• _WHAT YOU WILL DO_:
**a)** In the tangent-intercept proof, what justifies the final step that gives the value 1?
**b)** Repeat the tangent-intercept proof from "The given curve" up to and including "is a constant)".
**c)** Do these statements agree with the tangent-intercept proof? Answer yes or no for each, quoting the words that decide it. (i) The tangent is taken at a point (h,k) on the curve. (ii) The x-intercept of the tangent is named q. (iii) The sum p/a + q/b works out to 2.

• _SOURCE PASSAGE_:

+-------+

Question

If $p$ and $q$ are intercepts on the axes by any tangent line on the curve $\sqrt{\frac{x}{a}}+\sqrt{\frac{y}{b}}=1$, then show that $\frac{p}{a}+\frac{q}{b}=1$

Answer 1

The given curve is $\sqrt{\frac{x}{a}}+\sqrt{\frac{y}{b}}=1$

Now, at any point $(h,k)$ on this curve, the slope of the tangent is

$\frac{1}{2\sqrt{ax}}+\frac{1}{2\sqrt{by}}\frac{dy}{dx}=0$

$\therefore \frac{dy}{dx}{|}_{(h,k)}=-\sqrt{\frac{bk}{ah}}$

Hence, equation of tangent through $(h,k)$ is

$y=-\sqrt{\frac{bk}{ah}}x+c$ (where $c$ is a constant)

$\therefore k=-\sqrt{\frac{bk}{ah}}h+c$ (as it passes through $(h,k)$)

$\therefore c=k+\sqrt{\frac{bk}{ah}}h$

Now, x-intercept of tangent is $p$ hence,

$0=-\sqrt{\frac{bk}{ah}}p+k+\sqrt{\frac{bk}{ah}}h$

$\therefore p=\frac{k+\sqrt{\frac{bk}{ah}}h}{\sqrt{\frac{bk}{ah}}}$

Now, y-intercept of tangent is $q$ hence,

$q=k+\sqrt{\frac{bk}{ah}}h$

$⟹\frac{p}{a}+\frac{q}{b}=\frac{k}{a}\sqrt{\frac{ah}{bk}}+\frac{h}{a}+\frac{k}{b}+\sqrt{\frac{hk}{ab}}$

$=\sqrt{\frac{hk}{ab}}+\frac{h}{a}+\frac{k}{b}+\sqrt{\frac{hk}{ab}}$

$=\frac{h}{a}+2\sqrt{\frac{hk}{ab}}+\frac{k}{b}$

$={(\sqrt{\frac{h}{a}}+\sqrt{\frac{k}{b}})}^2$

$=1$ (from putting $(h,k)$ in equation of curve and squaring)

Hence, proved.

+-------+

• _RECORDED DATA_:
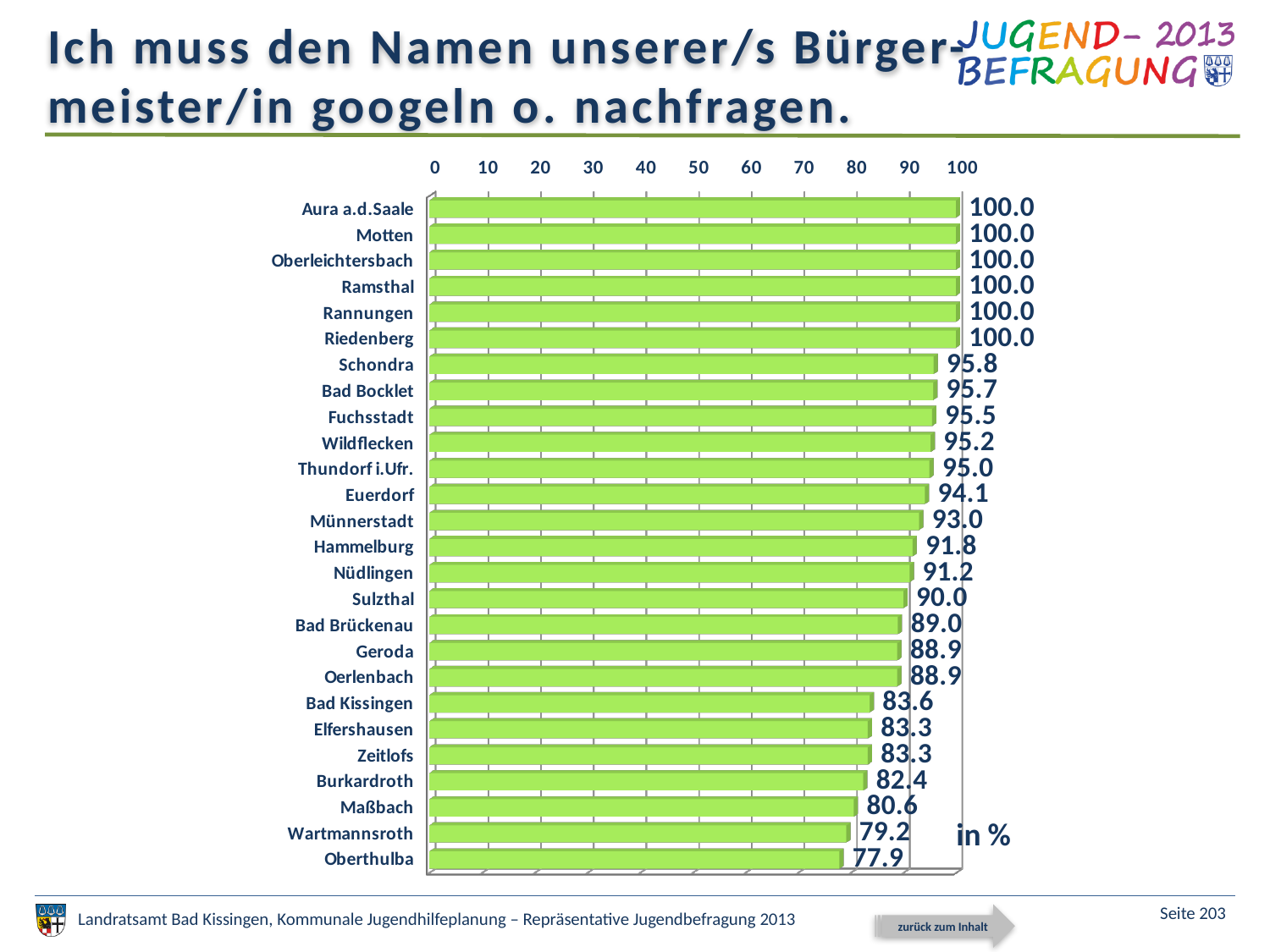
What is the value for Hammelburg? 91.8 What is the value for Bad Kissingen? 83.6 What is the value for Wartmannsroth? 79.2 Which is larger, the value for Euerdorf or the value for Geroda? Euerdorf Is the value for Burkardroth greater or less than 90? less What unit is indicated for the values in the chart? % What is the difference between the values for Aura a.d.Saale and Oberthulba? 22.1 What is the value for Schondra? 95.8 What is the difference between the values for Sulzthal and Maßbach? 9.4 How many categories are shown in the chart? 26 Which category has the lowest value? Oberthulba What kind of chart is shown on the slide? bar chart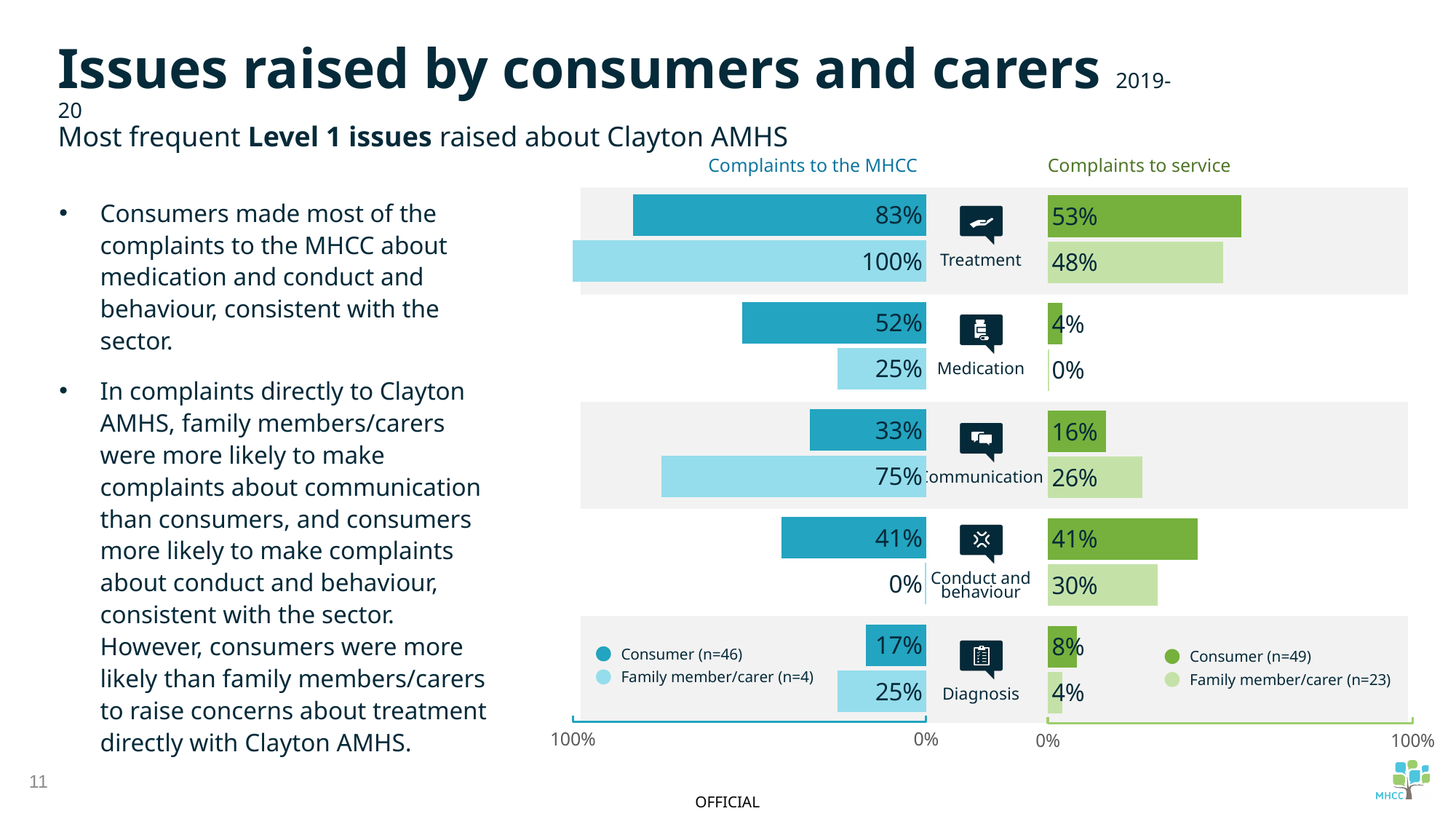
In the 'Complaints to the MHCC' chart, what is the family member/carer value for Conduct and behaviour? 0% How many series does the legend of the 'Complaints to the MHCC' chart list? 2 In the 'Complaints to the MHCC' chart, what percentage of consumer complaints were about Treatment? 83% In the 'Complaints to service' chart, what percentage of family member/carer complaints were about Communication? 26% In the 'Complaints to the MHCC' chart, which is larger for Medication: the consumer value or the family member/carer value? Consumer In the 'Complaints to service' chart, which issue has the highest consumer percentage? Treatment In the 'Complaints to the MHCC' chart, what is the difference between the family member/carer and consumer percentages for Communication? 42% According to the legend of the 'Complaints to service' chart, how many family members/carers are in the sample? n=23 What type of chart is the 'Complaints to service' chart? Bar chart In the 'Complaints to service' chart, what is the difference between the consumer and family member/carer percentages for Conduct and behaviour? 11% In the 'Complaints to the MHCC' chart, which issue has the lowest consumer percentage? Diagnosis How many issue categories are shown in the 'Complaints to service' chart? 5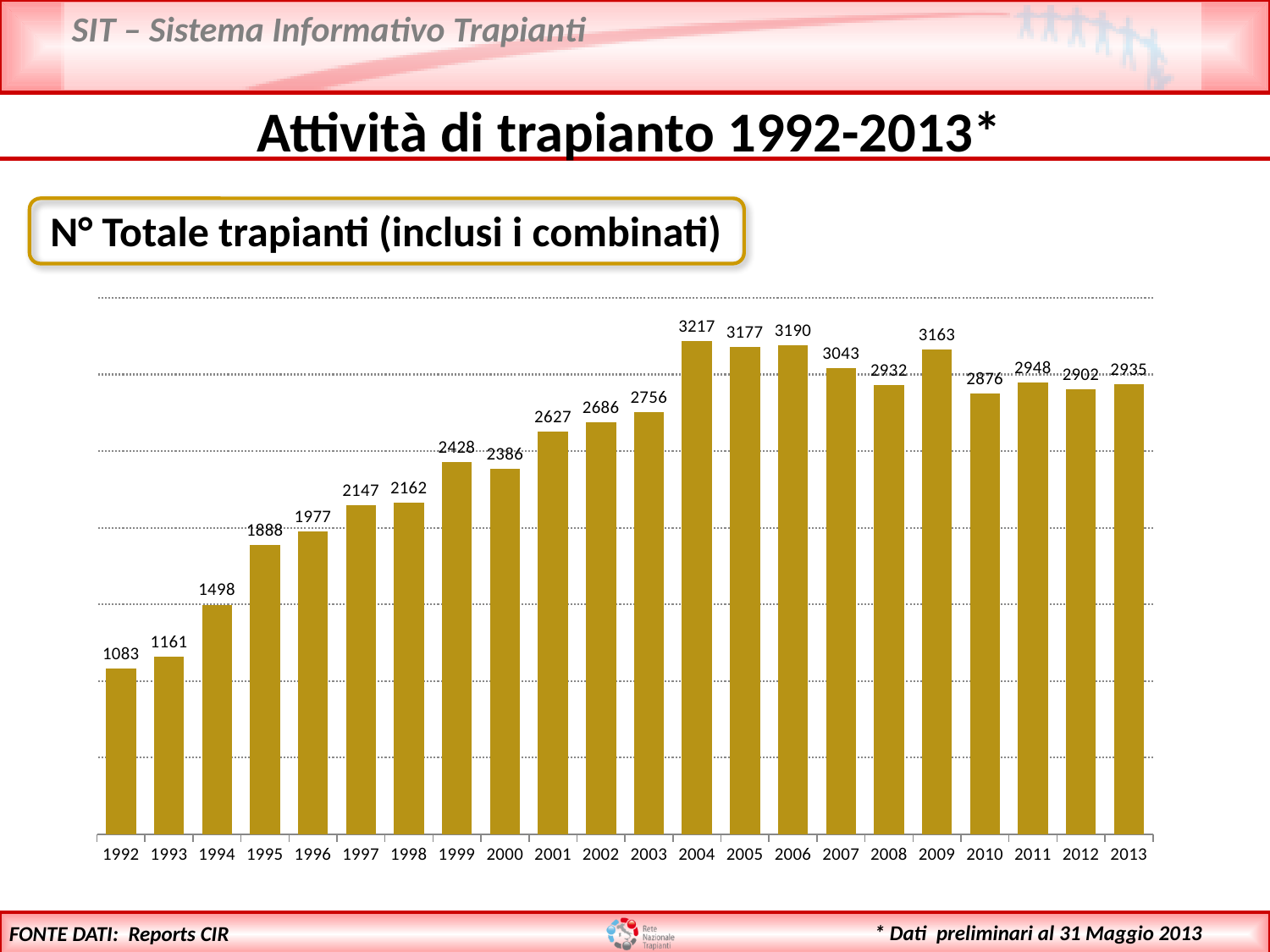
What is the difference between the values for 2013 and 2012? 33 What is the value shown for 2013? 2935 What is the value shown for 2004? 3217 What is the value shown for 1992? 1083 Which year has the highest value? 2004 Which is larger, the value for 2005 or the value for 2006? 2006 What is the value shown for 2000? 2386 What kind of chart is shown on the slide? Bar chart What is the difference between the values for 2004 and 1992? 2134 Which year has the lowest value? 1992 How many years are shown on the x axis? 22 Do the values rise or fall from 1992 to 2004? Rise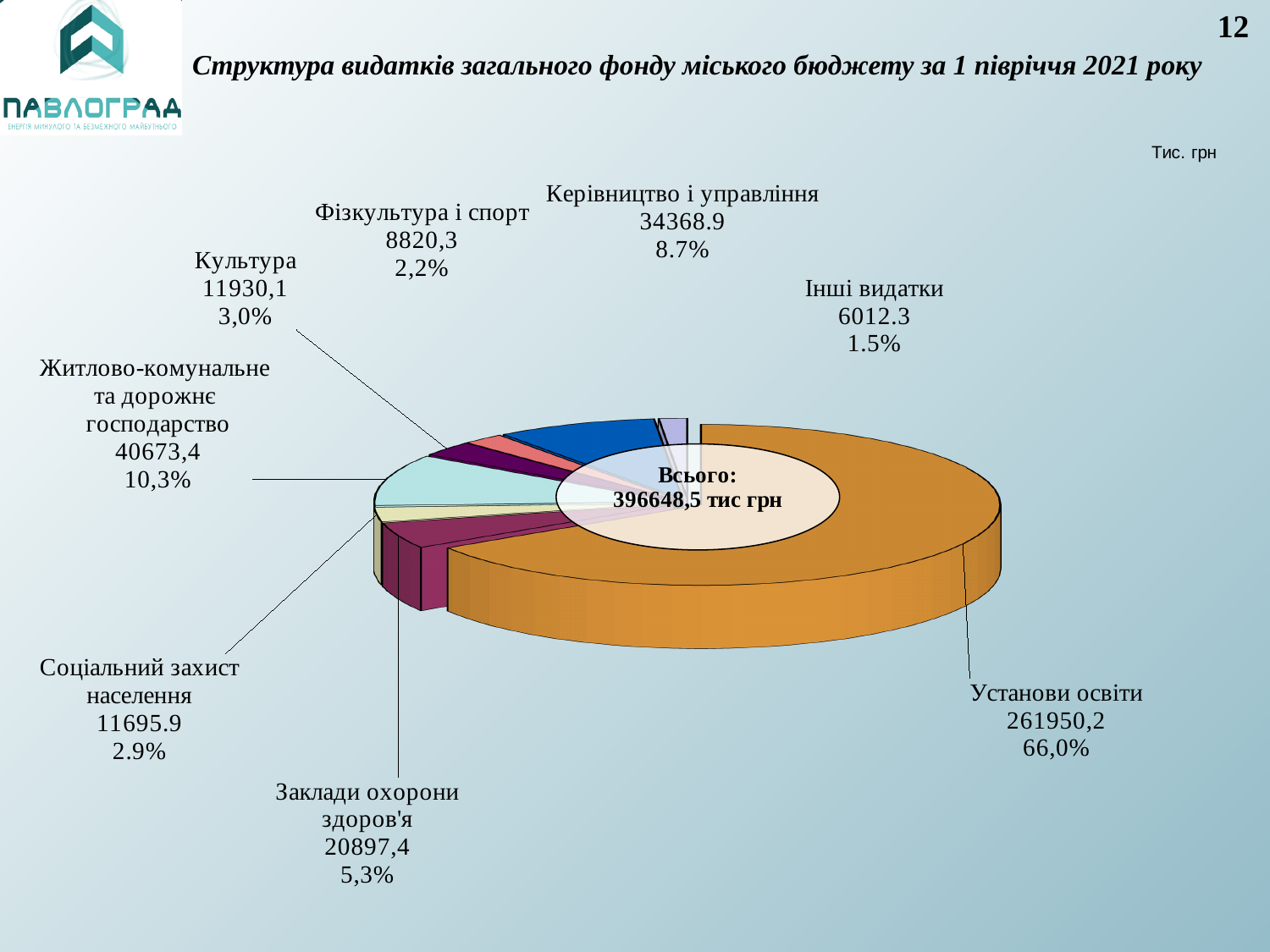
What is the difference between the values for Житлово-комунальне та дорожнє господарство and Заклади охорони здоров'я? 19776,0 Which category has the largest slice of the pie? Установи освіти What unit is indicated for the values on the slide? Тис. грн What is the value shown for Керівництво і управління? 34368.9 Which category has the smallest slice of the pie? Інші видатки What share of the pie does Соціальний захист населення have? 2.9% What is the value shown for Установи освіти? 261950,2 What total is printed in the centre of the chart? 396648,5 тис грн What kind of chart is shown on the slide? Pie chart What share of the pie does Житлово-комунальне та дорожнє господарство have? 10,3% How many categories are shown in the pie chart? 8 Which is larger, Культура or Фізкультура і спорт? Культура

+-------+

• _YOUR RESPONSES_:
**a)** Putting (h,k) into the equation of the curve and squaring.

**b)**
The given curve is $\sqrt{\frac{x}{a}}+\sqrt{\frac{y}{b}}=1$

Now, at any point $(h,k)$ on this curve, the slope of the tangent is

$\frac{1}{2\sqrt{ax}}+\frac{1}{2\sqrt{by}}\frac{dy}{dx}=0$

$\therefore \frac{dy}{dx}{|}_{(h,k)}=-\sqrt{\frac{bk}{ah}}$

Hence, equation of tangent through $(h,k)$ is

$y=-\sqrt{\frac{bk}{ah}}x+c$ (where $c$ is a constant)

**c)**
(i) Yes: "Now, at any point $(h,k)$ on this curve, the slope of the tangent is"
(ii) No: "Now, x-intercept of tangent is $p$ hence,"
(iii) No: "$=1$ (from putting $(h,k)$ in equation of curve and squaring)"